▸ **What to work on**:
1) In the foiled chicken recipe, how long should the pouches cook on the BBQ?
2) Rewrite the part of the foiled chicken recipe starting at "6 CHICKEN BREASTS;" and ending at "mixture over stuffing.", putting "large bowl" in place of "small bowl".
3) List every item in the ingredient list of the foiled chicken recipe, with its quantity.

▸ **Given passage**:
# Foiled Chicken With Stuffing Recipe



## Ol-blue (Jan 20, 2008)

This makes for a great meal, very little time to prepare and easy clean up. I sometimes like to add a slice of Swiss cheese over the dressing for a little different flavor. Enjoy! Debbie

FOILED CHICKEN WITH STUFFING 







6 CHICKEN BREASTS; Boneless Skinless.
1 can(s) CREAM OF CHICKEN SOUP
1 box(es) STUFFING MIX
1/4 cup(s) WATER
6 sheets HEAVY DUTY ALUMINUM FOIL
_____

Prepare stuffing mix according to direction on box.
Mix soup and water together in a small bowl.
Lay one chicken breast on each sheet of foil.
Top each breasts with some stuffing mix; spoon soup mixture over stuffing.
Fold foil edges together making a pouch, leaving room for air circulation.
Place pouches on warm BBQ; close lid and cook over medium-low for about 25 minutes or until done, depending on size.
Serves 6
_____


----------



## love2"Q" (Jan 20, 2008)

looks like my kind of food ...
i will be sure to try this soon .. thanks for posting ..

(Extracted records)
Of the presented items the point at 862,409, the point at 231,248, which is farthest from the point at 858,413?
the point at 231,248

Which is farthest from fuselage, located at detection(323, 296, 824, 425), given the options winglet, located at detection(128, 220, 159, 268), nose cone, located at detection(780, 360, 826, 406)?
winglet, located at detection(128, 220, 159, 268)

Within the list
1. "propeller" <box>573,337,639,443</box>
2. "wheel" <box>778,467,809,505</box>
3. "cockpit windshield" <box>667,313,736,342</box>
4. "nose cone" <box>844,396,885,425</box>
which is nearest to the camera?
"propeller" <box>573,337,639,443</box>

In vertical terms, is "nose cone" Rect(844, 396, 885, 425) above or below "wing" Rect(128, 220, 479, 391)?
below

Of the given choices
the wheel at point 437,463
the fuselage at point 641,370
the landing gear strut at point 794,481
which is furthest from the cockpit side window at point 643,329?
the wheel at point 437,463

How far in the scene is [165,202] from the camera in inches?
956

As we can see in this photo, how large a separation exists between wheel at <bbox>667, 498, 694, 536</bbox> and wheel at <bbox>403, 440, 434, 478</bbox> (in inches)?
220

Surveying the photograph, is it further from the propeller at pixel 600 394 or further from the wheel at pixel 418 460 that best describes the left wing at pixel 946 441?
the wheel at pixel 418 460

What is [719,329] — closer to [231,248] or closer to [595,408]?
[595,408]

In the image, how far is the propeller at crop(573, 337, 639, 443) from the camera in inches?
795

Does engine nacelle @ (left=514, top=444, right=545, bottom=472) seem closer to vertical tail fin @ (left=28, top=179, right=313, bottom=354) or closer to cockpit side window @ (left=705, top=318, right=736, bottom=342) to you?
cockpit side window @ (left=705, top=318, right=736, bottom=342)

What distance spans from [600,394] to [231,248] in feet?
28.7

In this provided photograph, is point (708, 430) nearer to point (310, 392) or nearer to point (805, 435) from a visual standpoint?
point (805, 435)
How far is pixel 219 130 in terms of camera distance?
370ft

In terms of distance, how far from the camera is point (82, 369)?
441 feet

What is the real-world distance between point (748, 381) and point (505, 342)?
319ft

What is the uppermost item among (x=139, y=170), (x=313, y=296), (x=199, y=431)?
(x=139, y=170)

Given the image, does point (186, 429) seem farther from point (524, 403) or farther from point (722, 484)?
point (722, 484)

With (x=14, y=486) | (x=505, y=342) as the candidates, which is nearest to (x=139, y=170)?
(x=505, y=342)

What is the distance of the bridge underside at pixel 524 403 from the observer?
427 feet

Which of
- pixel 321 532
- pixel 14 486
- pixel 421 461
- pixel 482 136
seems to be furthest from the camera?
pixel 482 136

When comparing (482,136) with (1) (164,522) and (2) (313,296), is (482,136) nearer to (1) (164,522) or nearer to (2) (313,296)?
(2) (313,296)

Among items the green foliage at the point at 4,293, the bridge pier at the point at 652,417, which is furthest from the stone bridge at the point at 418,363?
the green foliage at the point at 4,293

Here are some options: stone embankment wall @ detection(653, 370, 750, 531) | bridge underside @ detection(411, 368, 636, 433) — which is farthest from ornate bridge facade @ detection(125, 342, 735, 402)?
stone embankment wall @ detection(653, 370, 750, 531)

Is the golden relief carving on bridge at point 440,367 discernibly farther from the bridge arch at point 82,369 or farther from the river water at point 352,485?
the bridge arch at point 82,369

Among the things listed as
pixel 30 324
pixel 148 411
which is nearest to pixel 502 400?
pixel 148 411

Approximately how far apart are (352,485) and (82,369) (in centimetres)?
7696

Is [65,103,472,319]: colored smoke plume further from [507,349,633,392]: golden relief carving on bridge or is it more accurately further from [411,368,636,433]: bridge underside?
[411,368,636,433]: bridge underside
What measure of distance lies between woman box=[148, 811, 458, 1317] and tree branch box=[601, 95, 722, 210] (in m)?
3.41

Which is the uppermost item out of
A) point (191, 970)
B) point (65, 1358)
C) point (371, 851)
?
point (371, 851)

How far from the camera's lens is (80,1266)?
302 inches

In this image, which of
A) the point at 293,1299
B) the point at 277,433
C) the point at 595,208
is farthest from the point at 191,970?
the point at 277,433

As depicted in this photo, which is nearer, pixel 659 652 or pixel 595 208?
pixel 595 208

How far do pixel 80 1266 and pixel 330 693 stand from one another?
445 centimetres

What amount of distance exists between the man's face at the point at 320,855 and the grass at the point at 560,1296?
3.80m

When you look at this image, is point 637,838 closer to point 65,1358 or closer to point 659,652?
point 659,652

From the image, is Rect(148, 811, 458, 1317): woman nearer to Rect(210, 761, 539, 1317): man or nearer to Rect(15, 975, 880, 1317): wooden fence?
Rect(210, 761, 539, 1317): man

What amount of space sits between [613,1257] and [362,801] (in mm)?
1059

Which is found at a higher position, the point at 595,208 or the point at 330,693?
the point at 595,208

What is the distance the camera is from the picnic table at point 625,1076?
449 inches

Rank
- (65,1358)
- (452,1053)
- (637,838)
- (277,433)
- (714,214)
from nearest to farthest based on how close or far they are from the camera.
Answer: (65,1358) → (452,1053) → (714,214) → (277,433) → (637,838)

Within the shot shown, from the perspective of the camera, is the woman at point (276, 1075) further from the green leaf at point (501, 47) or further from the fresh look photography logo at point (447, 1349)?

▸ **Answers provided**:
1) About 25 minutes over medium-low, or until done, depending on size.

2)
6 CHICKEN BREASTS; Boneless Skinless.
1 can(s) CREAM OF CHICKEN SOUP
1 box(es) STUFFING MIX
1/4 cup(s) WATER
6 sheets HEAVY DUTY ALUMINUM FOIL
_____

Prepare stuffing mix according to direction on box.
Mix soup and water together in a large bowl.
Lay one chicken breast on each sheet of foil.
Top each breasts with some stuffing mix; spoon soup mixture over stuffing.

3)
6 boneless skinless chicken breasts
1 can of cream of chicken soup
1 box of stuffing mix
1/4 cup of water
6 sheets of heavy duty aluminum foil